E in questo girone di incertezze, alcuni appuntamenti rimandati a data da destinarsi, non sembrano risentire della posticipazione temporale; per altre ricorrenze la data appare determinante, perché il senso del ricordo acquista la sua forza in quel rituale condiviso.

La memoria è legata al tempo e quando questo si blocca, mette in una bolla di sospensione tutto il resto.

È un po’ questo lo spirito con il quale si accolgono le parole del Presidente della Repubblica Sergio Mattarella, quando ribadisce che l’incontro per il 76° anniversario dello sterminio delle Fosse Ardeatine al Mausoleo, non potrà realizzarsi.

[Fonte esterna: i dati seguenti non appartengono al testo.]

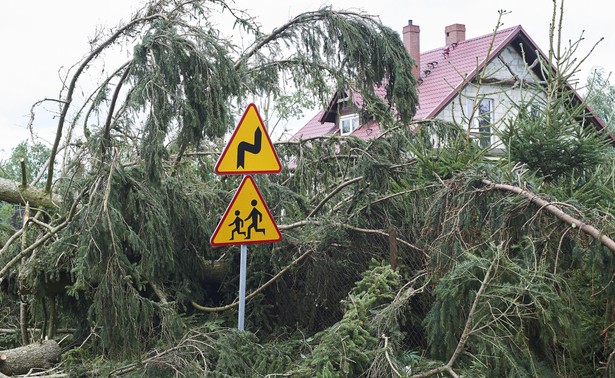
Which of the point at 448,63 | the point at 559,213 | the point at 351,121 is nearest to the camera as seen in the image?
the point at 559,213

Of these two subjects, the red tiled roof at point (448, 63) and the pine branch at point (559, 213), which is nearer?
the pine branch at point (559, 213)

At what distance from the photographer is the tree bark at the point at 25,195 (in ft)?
26.5

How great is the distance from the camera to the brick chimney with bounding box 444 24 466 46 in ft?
79.1

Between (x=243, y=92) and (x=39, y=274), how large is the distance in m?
2.49

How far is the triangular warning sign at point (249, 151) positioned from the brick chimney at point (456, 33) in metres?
19.1

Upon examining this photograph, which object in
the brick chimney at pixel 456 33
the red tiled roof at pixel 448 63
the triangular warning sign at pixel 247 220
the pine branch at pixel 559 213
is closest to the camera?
the pine branch at pixel 559 213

Ogni anno i nomi dei martiri destano commozione e sono l’occasione per esprimere affetto e vicinanza ai familiari, proprio nel ricordo.

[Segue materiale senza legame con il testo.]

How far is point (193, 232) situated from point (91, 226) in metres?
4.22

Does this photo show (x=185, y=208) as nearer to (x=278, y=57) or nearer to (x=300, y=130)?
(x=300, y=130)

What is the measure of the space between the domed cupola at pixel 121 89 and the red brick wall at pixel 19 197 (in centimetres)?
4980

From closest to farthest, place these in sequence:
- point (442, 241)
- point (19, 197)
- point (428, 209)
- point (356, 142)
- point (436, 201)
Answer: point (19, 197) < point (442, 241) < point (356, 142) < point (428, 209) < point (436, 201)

Il Capo dello Stato, a tale proposito in una nota, afferma: “L’eccidio delle Ardeatine ha costituito una delle pagine più dolorose della storia recente del nostro Paese. I valori del rispetto della vita e della solidarietà che ci sorreggono in questo periodo, segnato da una grave emergenza sanitaria, rafforzano il dovere di rendere omaggio a quei morti innocenti”.

E così conclude: “Eventi così atroci, frutto della volontà di sopraffazione e del razzismo, continuano a richiamarci a i valori fondamentali della memoria, della pace, della solidarietà. La libertà e la democrazia sono state conquistate con il sangue di molti per evitare che ne fosse sparso ancora in futuro. Al termine di quegli anni terribili, segnati dalla dittatura e dalla guerra, l’unità del popolo italiano consentì la rinascita morale, civile, economica, sociale della nostra Nazione. La stessa unità che ci è richiesta, oggi, in un momento difficile per l’intera comunità”.